It's a good bet you haven't heard much about the Paralympic Games in recent days.
At the Olympic Games, viewers delight in the colorful stories of athletes from around the world: the Pakistani skier who practiced on pieces of wood, the African swimmer who grew up hundreds of miles away from water, and the Jamaican bobsled team.
At the Paralympic Games, everyone has a story. Whether their disability has come through injury or illness, each athlete shows almost impossible levels of determination just to stand at the starting line. Simply put, the Paralympic Movement redefines the realms of possibility and there is no more inspiring sporting event in the world.
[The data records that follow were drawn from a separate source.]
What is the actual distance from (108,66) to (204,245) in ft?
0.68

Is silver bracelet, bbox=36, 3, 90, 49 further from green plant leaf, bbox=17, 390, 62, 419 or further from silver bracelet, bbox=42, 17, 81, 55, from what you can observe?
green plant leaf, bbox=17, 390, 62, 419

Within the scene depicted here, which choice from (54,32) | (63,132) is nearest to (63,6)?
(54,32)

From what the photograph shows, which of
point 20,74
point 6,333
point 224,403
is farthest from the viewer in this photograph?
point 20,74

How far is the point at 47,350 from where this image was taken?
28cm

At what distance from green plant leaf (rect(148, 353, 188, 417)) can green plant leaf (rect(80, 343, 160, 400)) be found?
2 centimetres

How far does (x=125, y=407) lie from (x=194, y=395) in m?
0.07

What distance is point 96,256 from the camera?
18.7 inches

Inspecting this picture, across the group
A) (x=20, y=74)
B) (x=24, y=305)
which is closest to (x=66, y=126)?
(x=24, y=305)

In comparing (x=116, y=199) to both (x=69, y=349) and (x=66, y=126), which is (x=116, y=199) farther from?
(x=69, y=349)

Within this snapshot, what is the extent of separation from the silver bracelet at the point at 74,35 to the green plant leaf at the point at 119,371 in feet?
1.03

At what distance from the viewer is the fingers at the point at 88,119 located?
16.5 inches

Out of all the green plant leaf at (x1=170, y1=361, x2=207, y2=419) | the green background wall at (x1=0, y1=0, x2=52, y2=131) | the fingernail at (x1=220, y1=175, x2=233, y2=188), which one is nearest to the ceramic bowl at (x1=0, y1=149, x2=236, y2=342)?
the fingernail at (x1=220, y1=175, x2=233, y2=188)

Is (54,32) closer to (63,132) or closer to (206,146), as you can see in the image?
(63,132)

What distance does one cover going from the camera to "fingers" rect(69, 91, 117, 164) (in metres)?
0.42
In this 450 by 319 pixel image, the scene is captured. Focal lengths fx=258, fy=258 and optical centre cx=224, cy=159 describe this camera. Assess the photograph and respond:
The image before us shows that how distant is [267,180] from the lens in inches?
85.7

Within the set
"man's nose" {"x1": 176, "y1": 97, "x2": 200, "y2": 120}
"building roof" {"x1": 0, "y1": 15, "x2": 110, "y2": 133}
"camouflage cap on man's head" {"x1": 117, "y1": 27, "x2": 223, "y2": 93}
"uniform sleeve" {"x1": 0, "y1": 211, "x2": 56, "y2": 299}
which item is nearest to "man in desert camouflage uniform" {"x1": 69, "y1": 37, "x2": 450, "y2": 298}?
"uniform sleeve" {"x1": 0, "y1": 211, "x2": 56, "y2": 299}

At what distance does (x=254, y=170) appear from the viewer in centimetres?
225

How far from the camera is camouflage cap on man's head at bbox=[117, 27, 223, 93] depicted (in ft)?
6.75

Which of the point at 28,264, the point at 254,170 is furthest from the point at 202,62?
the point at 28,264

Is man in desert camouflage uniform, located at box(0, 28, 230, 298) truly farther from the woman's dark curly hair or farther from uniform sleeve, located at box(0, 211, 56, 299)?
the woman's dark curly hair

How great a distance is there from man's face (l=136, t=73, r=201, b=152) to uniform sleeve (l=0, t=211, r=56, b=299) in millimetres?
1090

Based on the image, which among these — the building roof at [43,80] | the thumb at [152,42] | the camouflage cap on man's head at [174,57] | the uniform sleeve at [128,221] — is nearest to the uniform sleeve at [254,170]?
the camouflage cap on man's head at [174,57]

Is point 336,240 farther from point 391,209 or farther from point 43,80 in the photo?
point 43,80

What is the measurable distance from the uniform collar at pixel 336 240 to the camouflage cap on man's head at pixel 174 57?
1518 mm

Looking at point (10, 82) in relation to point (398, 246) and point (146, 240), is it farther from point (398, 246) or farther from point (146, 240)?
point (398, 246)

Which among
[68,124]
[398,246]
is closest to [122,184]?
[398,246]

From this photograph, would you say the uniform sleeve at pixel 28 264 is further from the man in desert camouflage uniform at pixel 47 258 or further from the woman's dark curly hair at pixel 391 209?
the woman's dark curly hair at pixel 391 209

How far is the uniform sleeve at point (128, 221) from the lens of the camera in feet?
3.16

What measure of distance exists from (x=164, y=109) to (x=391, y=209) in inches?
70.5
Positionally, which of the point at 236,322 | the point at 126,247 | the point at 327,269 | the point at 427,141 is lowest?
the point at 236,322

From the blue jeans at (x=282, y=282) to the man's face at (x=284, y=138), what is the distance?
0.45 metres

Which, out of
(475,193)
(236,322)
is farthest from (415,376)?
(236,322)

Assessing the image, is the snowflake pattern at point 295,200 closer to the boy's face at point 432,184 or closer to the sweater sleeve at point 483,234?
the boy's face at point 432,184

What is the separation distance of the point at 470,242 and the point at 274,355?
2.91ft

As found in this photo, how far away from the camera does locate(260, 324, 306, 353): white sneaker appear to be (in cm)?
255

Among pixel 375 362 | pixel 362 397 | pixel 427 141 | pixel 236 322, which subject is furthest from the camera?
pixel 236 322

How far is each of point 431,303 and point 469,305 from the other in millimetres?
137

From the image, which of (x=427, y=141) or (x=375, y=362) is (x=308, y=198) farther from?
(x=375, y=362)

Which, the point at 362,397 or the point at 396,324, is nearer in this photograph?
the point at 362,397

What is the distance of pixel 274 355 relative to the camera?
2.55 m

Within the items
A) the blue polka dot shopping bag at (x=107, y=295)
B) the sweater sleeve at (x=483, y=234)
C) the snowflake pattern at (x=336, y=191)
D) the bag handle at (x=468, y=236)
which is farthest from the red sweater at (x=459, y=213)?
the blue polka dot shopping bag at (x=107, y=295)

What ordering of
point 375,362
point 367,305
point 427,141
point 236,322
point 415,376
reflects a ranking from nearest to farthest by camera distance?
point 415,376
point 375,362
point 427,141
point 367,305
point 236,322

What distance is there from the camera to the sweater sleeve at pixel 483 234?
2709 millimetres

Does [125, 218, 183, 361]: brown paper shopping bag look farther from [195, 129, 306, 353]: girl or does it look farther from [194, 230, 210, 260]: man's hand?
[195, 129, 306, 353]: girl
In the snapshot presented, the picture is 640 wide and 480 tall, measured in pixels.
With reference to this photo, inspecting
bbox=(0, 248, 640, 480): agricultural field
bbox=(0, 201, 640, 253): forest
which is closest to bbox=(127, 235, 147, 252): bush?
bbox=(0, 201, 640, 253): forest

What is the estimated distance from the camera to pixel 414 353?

What a shame, then, that coverage in China has been close to zero. China is a Paralympic force, having topped the medal table at the last three Summer Paralympic Games. Winter sports are a different story, with China still looking to end its medal drought at a Winter Paralympic Games, but the reaction in China of those who should know better has been telling.
Foreign Ministry spokesperson Qin Gang was asked early this year which Chinese leader would attend the opening ceremony of the Sochi Winter Paralympic Games. His answer? A "leading figure" from the China Disabled Persons' Federation. Contrast that to the opening of the Olympic Games last month, which was attended by none other than Chinese President Xi Jinping.
For a country that held a Paralympic Games as recently as 2008 and wants to do so again in 2022, China should at least pretend it cares.
Sadly the media are no better than the politicians. CCTV has the luxury of not having to chase ratings, but having been awarded the rights to broadcast the Paralympic Games, it can do better than showing brief highlights very late at night.
At a time when the world's most famous Paralympian, Oscar Pistorius, is attracting attention for all the wrong reasons, the Paralympic Movement needs help now more than ever.